◆ SET TASK ◆
Please lay out as a numbered list only the lines from the one containing "By looking at" through the one containing "Result: beige carpet", leaving out blank lines.

◆ INPUT FOR THIS TASK ◆
_____
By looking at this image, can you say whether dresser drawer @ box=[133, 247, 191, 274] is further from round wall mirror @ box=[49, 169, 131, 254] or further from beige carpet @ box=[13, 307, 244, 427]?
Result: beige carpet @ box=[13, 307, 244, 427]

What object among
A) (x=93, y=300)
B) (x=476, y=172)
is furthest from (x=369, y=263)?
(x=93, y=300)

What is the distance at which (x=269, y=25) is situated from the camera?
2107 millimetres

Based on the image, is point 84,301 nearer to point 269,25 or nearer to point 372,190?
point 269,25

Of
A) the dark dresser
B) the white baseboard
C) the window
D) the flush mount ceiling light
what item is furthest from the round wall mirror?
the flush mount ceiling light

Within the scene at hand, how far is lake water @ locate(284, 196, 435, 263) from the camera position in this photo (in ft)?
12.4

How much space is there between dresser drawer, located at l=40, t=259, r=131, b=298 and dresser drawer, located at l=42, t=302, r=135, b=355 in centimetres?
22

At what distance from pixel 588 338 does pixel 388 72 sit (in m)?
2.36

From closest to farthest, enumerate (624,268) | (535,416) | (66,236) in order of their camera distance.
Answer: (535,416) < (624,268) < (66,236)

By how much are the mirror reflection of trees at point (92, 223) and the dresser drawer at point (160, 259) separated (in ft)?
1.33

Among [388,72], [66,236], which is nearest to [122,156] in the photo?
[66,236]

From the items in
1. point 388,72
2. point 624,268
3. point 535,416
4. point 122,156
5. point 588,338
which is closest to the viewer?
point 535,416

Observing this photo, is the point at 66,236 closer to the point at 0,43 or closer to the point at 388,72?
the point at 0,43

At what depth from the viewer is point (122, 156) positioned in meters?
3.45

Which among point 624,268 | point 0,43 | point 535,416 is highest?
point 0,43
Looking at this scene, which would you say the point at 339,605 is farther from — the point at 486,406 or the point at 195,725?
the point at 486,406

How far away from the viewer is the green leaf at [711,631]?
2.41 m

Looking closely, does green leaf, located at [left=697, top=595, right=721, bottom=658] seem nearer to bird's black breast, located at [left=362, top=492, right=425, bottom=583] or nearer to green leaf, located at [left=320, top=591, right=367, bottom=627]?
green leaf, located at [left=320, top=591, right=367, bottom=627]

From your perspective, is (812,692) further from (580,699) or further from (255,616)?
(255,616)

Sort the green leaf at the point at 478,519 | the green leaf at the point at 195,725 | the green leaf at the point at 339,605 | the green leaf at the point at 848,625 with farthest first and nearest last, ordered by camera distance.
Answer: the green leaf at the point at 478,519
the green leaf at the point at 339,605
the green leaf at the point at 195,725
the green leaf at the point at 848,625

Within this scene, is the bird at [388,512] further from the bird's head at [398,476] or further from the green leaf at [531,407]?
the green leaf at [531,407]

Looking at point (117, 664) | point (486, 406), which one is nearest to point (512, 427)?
_____
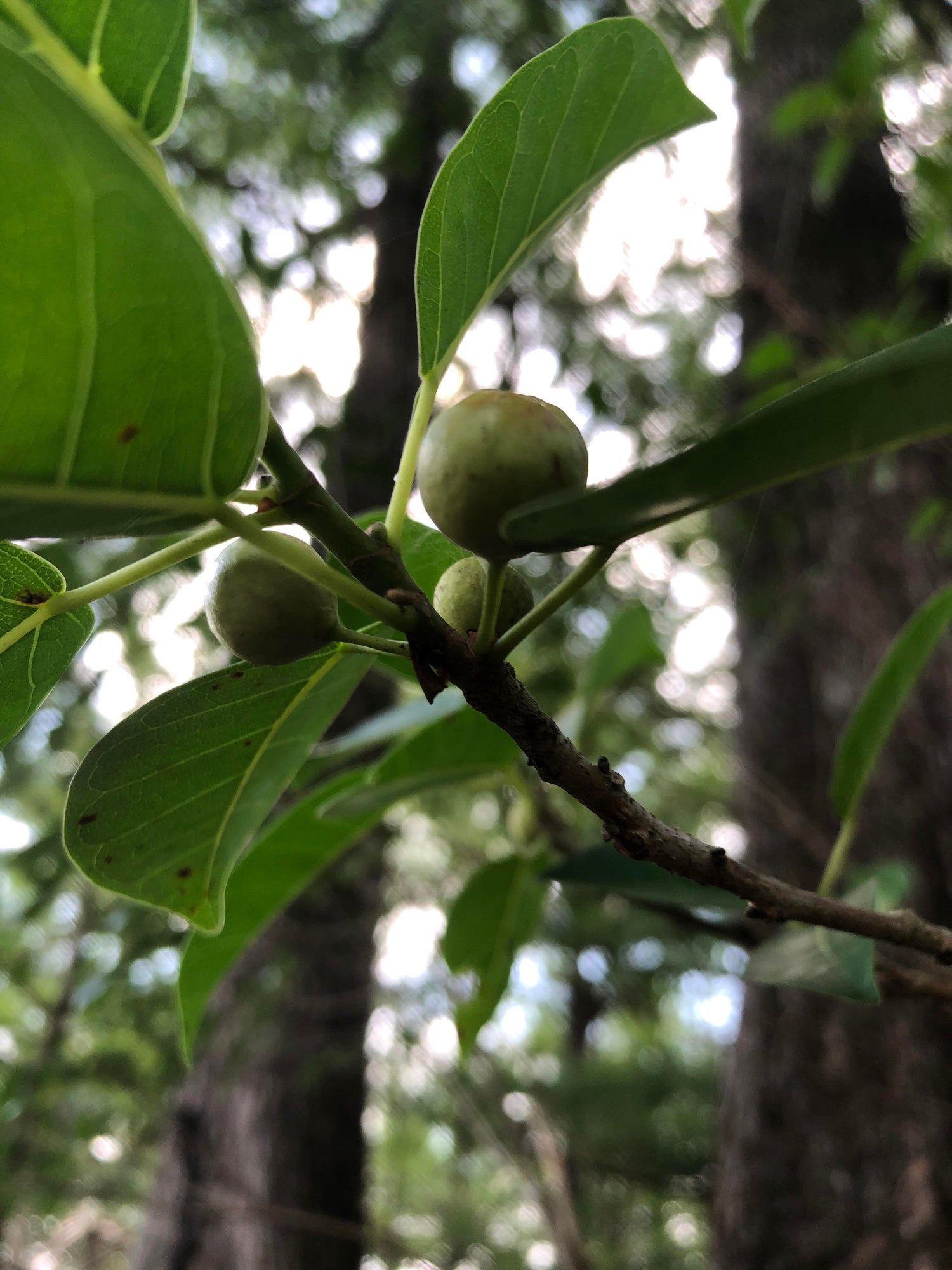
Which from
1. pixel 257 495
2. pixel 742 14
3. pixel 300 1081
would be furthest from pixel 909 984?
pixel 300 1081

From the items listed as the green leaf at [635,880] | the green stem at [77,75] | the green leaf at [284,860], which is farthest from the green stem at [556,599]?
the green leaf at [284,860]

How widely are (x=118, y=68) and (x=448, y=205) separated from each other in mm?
_____
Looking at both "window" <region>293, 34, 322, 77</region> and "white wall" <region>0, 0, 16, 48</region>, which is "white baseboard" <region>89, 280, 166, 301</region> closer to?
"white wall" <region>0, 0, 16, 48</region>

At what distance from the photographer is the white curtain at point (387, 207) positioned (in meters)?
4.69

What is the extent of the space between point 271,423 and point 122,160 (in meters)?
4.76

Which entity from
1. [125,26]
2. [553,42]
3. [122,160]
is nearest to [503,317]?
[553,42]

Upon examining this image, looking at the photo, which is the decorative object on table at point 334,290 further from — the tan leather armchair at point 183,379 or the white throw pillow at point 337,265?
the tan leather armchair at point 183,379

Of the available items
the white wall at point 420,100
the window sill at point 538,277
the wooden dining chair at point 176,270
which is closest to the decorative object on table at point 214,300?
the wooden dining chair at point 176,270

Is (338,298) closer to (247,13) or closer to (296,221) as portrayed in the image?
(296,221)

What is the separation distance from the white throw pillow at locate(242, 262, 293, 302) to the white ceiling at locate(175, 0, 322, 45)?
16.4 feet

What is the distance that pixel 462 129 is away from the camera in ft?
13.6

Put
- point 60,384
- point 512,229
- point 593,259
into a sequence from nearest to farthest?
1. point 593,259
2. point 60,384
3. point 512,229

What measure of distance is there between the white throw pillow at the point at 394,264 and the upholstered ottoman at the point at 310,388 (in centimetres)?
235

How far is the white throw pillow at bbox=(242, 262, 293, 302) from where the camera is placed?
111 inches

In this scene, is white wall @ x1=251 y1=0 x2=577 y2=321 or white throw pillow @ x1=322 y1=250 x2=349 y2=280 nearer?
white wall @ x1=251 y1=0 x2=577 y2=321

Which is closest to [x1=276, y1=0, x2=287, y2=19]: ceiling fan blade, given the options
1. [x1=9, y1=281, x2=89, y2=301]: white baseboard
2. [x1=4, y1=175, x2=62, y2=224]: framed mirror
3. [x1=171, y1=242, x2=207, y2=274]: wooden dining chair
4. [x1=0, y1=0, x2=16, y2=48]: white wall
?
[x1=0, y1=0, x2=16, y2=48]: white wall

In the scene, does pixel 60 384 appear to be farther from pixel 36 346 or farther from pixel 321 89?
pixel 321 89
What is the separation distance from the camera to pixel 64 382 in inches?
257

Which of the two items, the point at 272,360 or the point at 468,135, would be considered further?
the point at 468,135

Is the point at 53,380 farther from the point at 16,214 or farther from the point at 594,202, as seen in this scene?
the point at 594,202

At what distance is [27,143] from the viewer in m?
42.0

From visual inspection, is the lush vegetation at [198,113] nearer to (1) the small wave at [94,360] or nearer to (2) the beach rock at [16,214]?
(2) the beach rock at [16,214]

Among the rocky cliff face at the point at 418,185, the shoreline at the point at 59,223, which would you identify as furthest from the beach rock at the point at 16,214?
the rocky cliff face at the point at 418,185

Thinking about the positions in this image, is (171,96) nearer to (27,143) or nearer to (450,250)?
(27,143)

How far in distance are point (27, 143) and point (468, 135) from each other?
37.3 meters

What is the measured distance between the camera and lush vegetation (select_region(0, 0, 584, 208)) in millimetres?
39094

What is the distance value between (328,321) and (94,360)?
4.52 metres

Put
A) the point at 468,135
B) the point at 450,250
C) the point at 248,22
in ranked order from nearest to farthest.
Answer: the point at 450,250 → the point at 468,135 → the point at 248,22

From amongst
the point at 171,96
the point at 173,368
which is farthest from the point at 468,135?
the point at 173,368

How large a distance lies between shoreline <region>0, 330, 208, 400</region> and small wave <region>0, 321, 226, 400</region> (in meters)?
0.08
_____
◆ FULL SOLUTION ◆
1. By looking at this image, can you say whether dresser drawer @ box=[133, 247, 191, 274] is further from round wall mirror @ box=[49, 169, 131, 254] or further from beige carpet @ box=[13, 307, 244, 427]?
2. Result: beige carpet @ box=[13, 307, 244, 427]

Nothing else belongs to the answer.